# [Requirement]
Please copy the lines below word for word, leaving out the pictures.

(Image-linked spatial questions)
#####

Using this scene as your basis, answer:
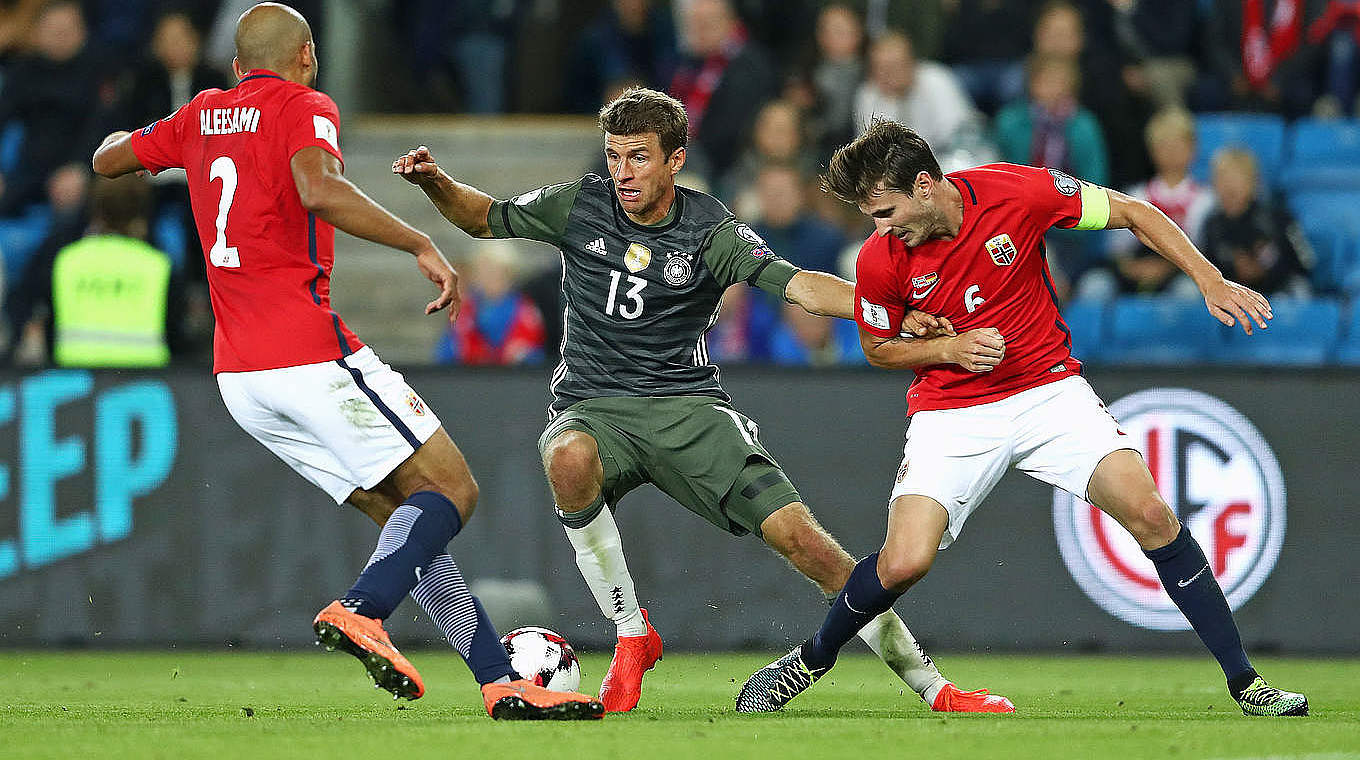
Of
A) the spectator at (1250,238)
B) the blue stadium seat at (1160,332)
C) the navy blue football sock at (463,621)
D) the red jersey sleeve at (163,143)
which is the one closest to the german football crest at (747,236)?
the navy blue football sock at (463,621)

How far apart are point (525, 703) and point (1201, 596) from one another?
223 cm

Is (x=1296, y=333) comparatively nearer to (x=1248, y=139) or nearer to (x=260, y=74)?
(x=1248, y=139)

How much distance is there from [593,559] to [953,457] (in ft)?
4.44

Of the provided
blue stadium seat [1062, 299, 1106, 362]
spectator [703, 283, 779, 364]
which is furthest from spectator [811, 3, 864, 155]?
blue stadium seat [1062, 299, 1106, 362]

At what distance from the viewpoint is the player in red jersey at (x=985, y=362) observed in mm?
5770

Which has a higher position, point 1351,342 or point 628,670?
point 1351,342

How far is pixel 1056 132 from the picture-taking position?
11.1 metres

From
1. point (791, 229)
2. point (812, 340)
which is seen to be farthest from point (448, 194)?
point (791, 229)

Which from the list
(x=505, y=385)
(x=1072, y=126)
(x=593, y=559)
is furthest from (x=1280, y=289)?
(x=593, y=559)

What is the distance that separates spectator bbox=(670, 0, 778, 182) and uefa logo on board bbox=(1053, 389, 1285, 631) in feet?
12.8

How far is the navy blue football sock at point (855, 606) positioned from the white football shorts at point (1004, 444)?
27cm

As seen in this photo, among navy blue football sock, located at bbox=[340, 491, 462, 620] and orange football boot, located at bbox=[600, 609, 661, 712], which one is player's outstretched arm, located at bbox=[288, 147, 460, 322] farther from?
orange football boot, located at bbox=[600, 609, 661, 712]

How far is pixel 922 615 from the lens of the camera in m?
8.73

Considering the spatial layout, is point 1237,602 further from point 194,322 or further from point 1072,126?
point 194,322
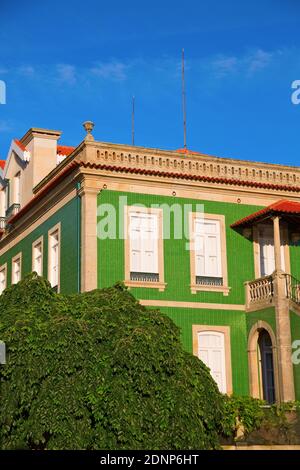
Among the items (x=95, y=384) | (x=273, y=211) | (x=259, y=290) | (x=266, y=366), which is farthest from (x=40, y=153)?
(x=95, y=384)

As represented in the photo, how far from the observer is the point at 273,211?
88.1 feet

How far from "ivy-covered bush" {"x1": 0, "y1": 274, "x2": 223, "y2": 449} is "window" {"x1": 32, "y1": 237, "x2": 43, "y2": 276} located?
1118 centimetres

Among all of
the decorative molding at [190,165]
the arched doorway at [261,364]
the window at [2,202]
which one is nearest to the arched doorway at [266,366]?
the arched doorway at [261,364]

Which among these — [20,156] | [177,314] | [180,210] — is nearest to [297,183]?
[180,210]

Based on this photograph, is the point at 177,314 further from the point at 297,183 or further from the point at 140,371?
the point at 140,371

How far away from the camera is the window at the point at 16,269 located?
33.0 m

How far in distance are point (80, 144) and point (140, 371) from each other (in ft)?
36.6

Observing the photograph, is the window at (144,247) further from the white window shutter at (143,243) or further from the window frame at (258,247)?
the window frame at (258,247)

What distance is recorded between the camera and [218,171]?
Answer: 95.3ft

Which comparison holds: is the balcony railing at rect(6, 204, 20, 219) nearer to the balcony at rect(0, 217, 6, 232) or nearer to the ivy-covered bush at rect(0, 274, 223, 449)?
the balcony at rect(0, 217, 6, 232)

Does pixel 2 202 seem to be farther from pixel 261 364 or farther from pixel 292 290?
pixel 292 290

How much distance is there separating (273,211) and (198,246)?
2.85 m

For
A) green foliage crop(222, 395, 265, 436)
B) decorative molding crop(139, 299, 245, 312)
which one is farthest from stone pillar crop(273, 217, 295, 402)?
green foliage crop(222, 395, 265, 436)
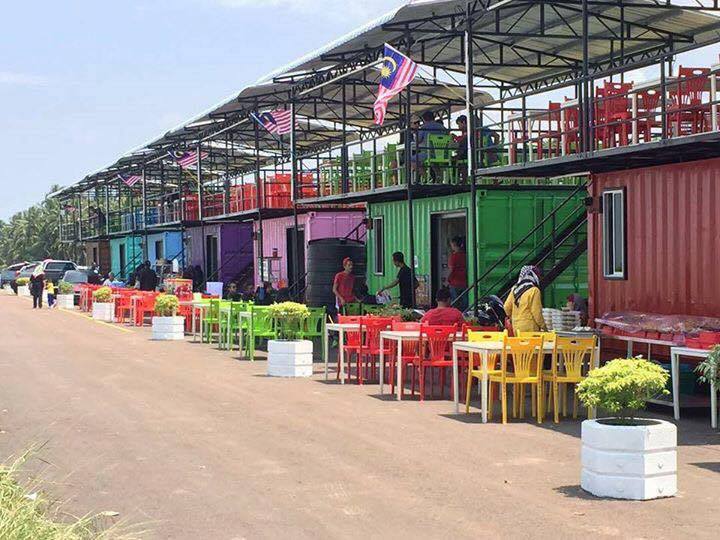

#####

# [Solution to this exercise]
Using this scene as your basis, answer:
Of
A) the spectator at (1250,238)
B) the blue stadium seat at (1160,332)
C) the navy blue football sock at (463,621)
D) the red jersey sleeve at (163,143)
which is the one closest to the german football crest at (747,236)?
the navy blue football sock at (463,621)

How far apart are point (525, 703) and point (1201, 596) from one another?
223 cm

Is (x=1296, y=333) comparatively nearer to (x=1248, y=139) or nearer to (x=260, y=74)?
(x=1248, y=139)

How much distance is there from [593,559] to [953,457] (in ft)?
4.44

Of the provided
blue stadium seat [1062, 299, 1106, 362]
spectator [703, 283, 779, 364]
which is furthest from spectator [811, 3, 864, 155]?
blue stadium seat [1062, 299, 1106, 362]

At what distance from the viewpoint is the player in red jersey at (x=985, y=362) observed in mm?
5770

Which has a higher position, point 1351,342 or point 628,670?
point 1351,342

How far is pixel 1056 132 from the picture-taking position?
11.1 metres

From
1. point (791, 229)
2. point (812, 340)
which is seen to be farthest from point (448, 194)?
point (791, 229)

Which from the list
(x=505, y=385)
(x=1072, y=126)
(x=593, y=559)
is furthest from (x=1280, y=289)?
(x=593, y=559)

What is the distance that separates spectator bbox=(670, 0, 778, 182) and uefa logo on board bbox=(1053, 389, 1285, 631) in feet?
12.8

How far is the navy blue football sock at point (855, 606) positioned from the white football shorts at point (1004, 444)?
27cm

As seen in this photo, among navy blue football sock, located at bbox=[340, 491, 462, 620] and orange football boot, located at bbox=[600, 609, 661, 712], which one is player's outstretched arm, located at bbox=[288, 147, 460, 322] farther from?
orange football boot, located at bbox=[600, 609, 661, 712]

How far is pixel 922 615 from the lens of the camera in m?
8.73

Considering the spatial layout, is point 1237,602 further from point 194,322 or further from point 1072,126?
point 194,322
Among the items (x=95, y=384) | (x=273, y=211) | (x=259, y=290) | (x=266, y=366), which is farthest from (x=40, y=153)?
(x=95, y=384)

As represented in the photo, how far from the observer is the point at 273,211?
88.1 feet

How far from "ivy-covered bush" {"x1": 0, "y1": 274, "x2": 223, "y2": 449} is "window" {"x1": 32, "y1": 237, "x2": 43, "y2": 276} located?
1118 centimetres

Among all of
the decorative molding at [190,165]
the arched doorway at [261,364]
the window at [2,202]
which one is nearest to the arched doorway at [266,366]?
the arched doorway at [261,364]

Which among these — [20,156] | [177,314] | [180,210] — is nearest to [297,183]?
[180,210]

Based on this photograph, is the point at 177,314 further from the point at 297,183 or further from the point at 140,371?
the point at 140,371

How far away from the camera is the window at the point at 16,269 located?
33.0 m

How far in distance are point (80, 144) and point (140, 371) from each other (in ft)?
36.6

Observing the photograph, is the window at (144,247) further from the white window shutter at (143,243) or further from the window frame at (258,247)?
the window frame at (258,247)

What distance is recorded between the camera and [218,171]?
Answer: 95.3ft

Which comparison holds: is the balcony railing at rect(6, 204, 20, 219) nearer to the balcony at rect(0, 217, 6, 232) or nearer to the ivy-covered bush at rect(0, 274, 223, 449)?
the balcony at rect(0, 217, 6, 232)

Does pixel 2 202 seem to be farther from pixel 261 364 or farther from pixel 292 290?
pixel 292 290

How much distance is there separating (273,211) and (198,246)?
2.85 m

For
A) green foliage crop(222, 395, 265, 436)
B) decorative molding crop(139, 299, 245, 312)
which one is farthest from stone pillar crop(273, 217, 295, 402)?
green foliage crop(222, 395, 265, 436)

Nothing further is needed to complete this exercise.